WHAT NEEDS TO BE DONE
In the ground surface temperature abstract, what root-mean-square error did the modeled hourly surface temperature show?

[start TEXT PASSAGE]

A model of the ground surface temperature for micrometeorological analysis

  • Julian S. Leaf
  • Evyatar Erell
Original Paper
First Online:
Received:
Accepted:

Abstract

Micrometeorological models at various scales require ground surface temperature, which may not always be measured in sufficient spatial or temporal detail. There is thus a need for a model that can calculate the surface temperature using only widely available weather data, thermal properties of the ground, and surface properties. The vegetated/permeable surface energy balance (VP-SEB) model introduced here requires no a priori knowledge of soil temperature or moisture at any depth. It combines a two-layer characterization of the soil column following the heat conservation law with a sinusoidal function to estimate deep soil temperature, and a simplified procedure for calculating moisture content. A physically based solution is used for each of the energy balance components allowing VP-SEB to be highly portable. VP-SEB was tested using field data measuring bare loess desert soil in dry weather and following rain events. Modeled hourly surface temperature correlated well with the measured data (r 2 = 0.95 for a whole year), with a root-mean-square error of 2.77 K. The model was used to generate input for a pedestrian thermal comfort study using the Index of Thermal Stress (ITS). The simulation shows that the thermal stress on a pedestrian standing in the sun on a fully paved surface, which may be over 500 W on a warm summer day, may be as much as 100 W lower on a grass surface exposed to the same meteorological conditions.

[end TEXT PASSAGE]
[start PROVIDED DATA]

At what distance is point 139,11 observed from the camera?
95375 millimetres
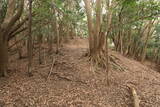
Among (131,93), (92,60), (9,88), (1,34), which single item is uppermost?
(1,34)

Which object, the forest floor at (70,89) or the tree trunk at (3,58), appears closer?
the forest floor at (70,89)

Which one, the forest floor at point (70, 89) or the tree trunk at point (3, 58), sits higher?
the tree trunk at point (3, 58)

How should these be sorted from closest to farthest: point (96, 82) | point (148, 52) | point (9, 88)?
point (9, 88) < point (96, 82) < point (148, 52)

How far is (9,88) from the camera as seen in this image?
12.9ft

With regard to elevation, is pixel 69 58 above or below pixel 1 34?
below

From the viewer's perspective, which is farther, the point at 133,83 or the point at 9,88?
the point at 133,83

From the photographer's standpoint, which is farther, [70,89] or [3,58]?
[3,58]

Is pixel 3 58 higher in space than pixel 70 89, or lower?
higher

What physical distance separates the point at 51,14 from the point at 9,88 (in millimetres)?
2726

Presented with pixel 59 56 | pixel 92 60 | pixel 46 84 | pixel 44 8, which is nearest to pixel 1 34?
pixel 44 8

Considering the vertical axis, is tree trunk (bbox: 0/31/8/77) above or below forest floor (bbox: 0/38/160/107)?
above

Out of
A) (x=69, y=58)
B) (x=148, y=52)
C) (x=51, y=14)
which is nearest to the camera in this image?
(x=51, y=14)

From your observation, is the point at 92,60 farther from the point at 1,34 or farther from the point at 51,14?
the point at 1,34

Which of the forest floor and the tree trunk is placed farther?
the tree trunk
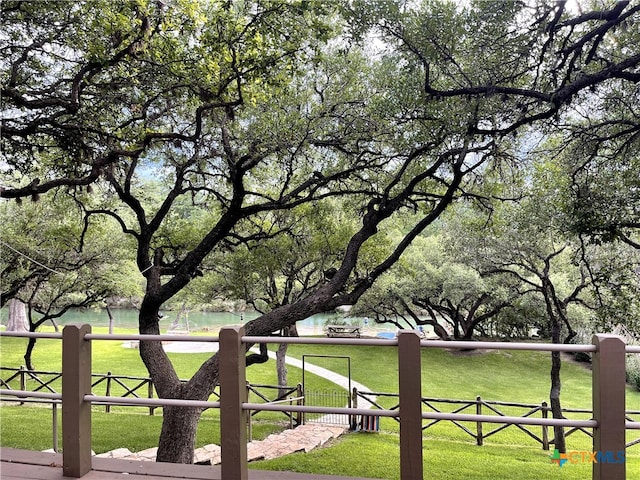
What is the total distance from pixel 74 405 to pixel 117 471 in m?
0.42

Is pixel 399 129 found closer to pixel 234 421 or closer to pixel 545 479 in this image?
pixel 234 421

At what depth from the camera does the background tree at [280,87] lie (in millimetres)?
4953

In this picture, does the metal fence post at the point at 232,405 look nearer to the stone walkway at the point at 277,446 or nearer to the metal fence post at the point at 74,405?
the metal fence post at the point at 74,405

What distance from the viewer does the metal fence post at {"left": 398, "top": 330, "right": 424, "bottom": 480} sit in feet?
6.68

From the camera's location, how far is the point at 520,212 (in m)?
8.95

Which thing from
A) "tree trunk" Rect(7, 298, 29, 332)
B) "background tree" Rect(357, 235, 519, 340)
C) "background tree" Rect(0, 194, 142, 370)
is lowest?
"tree trunk" Rect(7, 298, 29, 332)

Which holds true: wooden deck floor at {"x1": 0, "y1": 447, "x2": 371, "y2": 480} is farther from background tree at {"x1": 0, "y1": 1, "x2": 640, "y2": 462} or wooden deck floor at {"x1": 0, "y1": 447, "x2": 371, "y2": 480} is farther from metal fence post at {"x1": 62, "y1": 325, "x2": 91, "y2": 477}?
background tree at {"x1": 0, "y1": 1, "x2": 640, "y2": 462}

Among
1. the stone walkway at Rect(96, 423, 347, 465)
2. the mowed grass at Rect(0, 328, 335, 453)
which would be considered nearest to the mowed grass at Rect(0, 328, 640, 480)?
the mowed grass at Rect(0, 328, 335, 453)

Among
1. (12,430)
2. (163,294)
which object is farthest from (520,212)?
(12,430)

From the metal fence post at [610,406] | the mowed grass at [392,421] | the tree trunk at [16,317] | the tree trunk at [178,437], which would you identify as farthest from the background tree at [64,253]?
the metal fence post at [610,406]

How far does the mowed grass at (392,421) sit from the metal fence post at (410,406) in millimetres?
6108

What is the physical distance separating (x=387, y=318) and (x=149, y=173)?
14086 millimetres

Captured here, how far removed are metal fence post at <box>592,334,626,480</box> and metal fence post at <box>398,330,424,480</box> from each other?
748 mm

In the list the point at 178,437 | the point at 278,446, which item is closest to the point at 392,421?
the point at 278,446
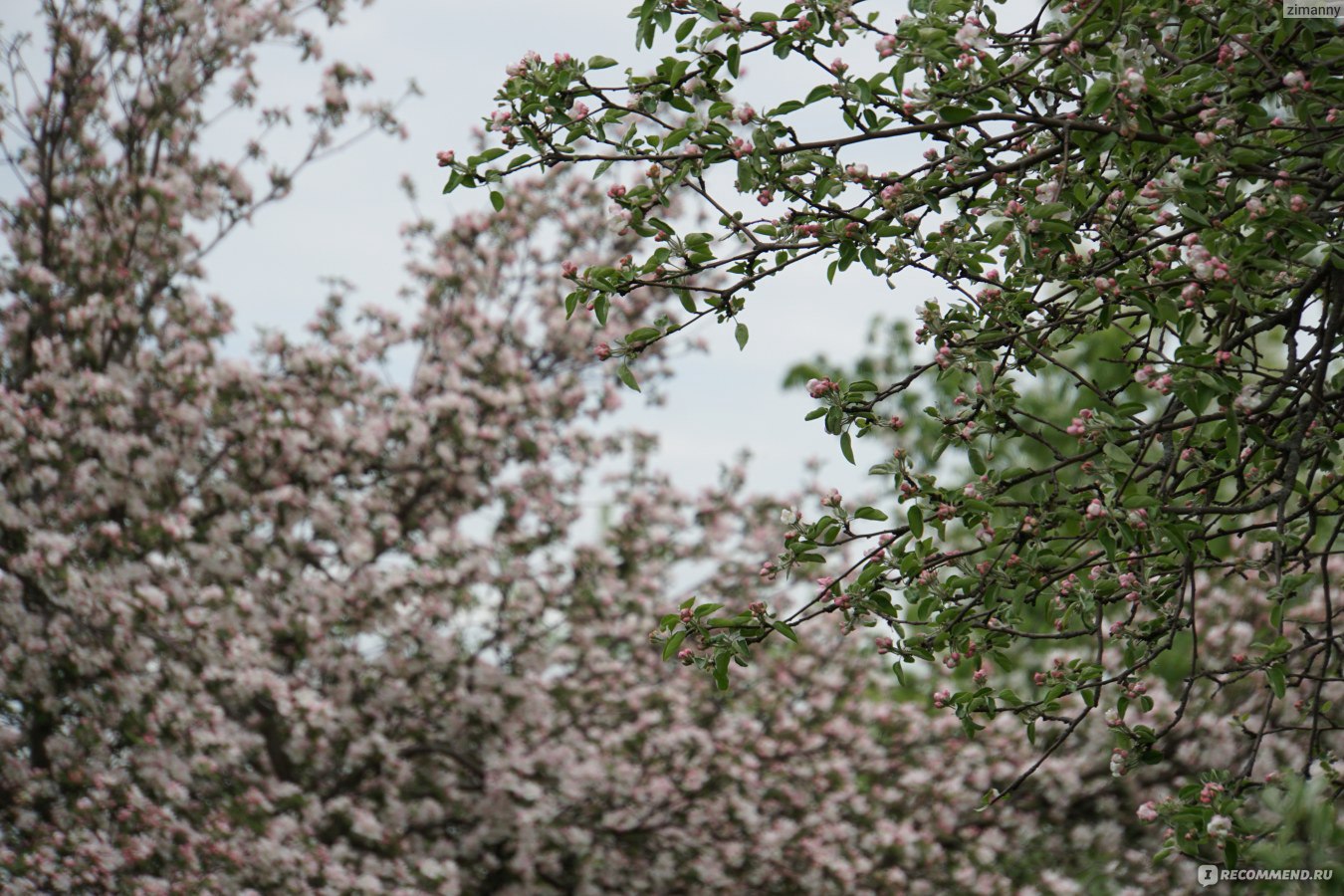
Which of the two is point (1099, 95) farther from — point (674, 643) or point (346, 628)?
point (346, 628)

[end PROVIDED DATA]

OUTPUT
2.77 K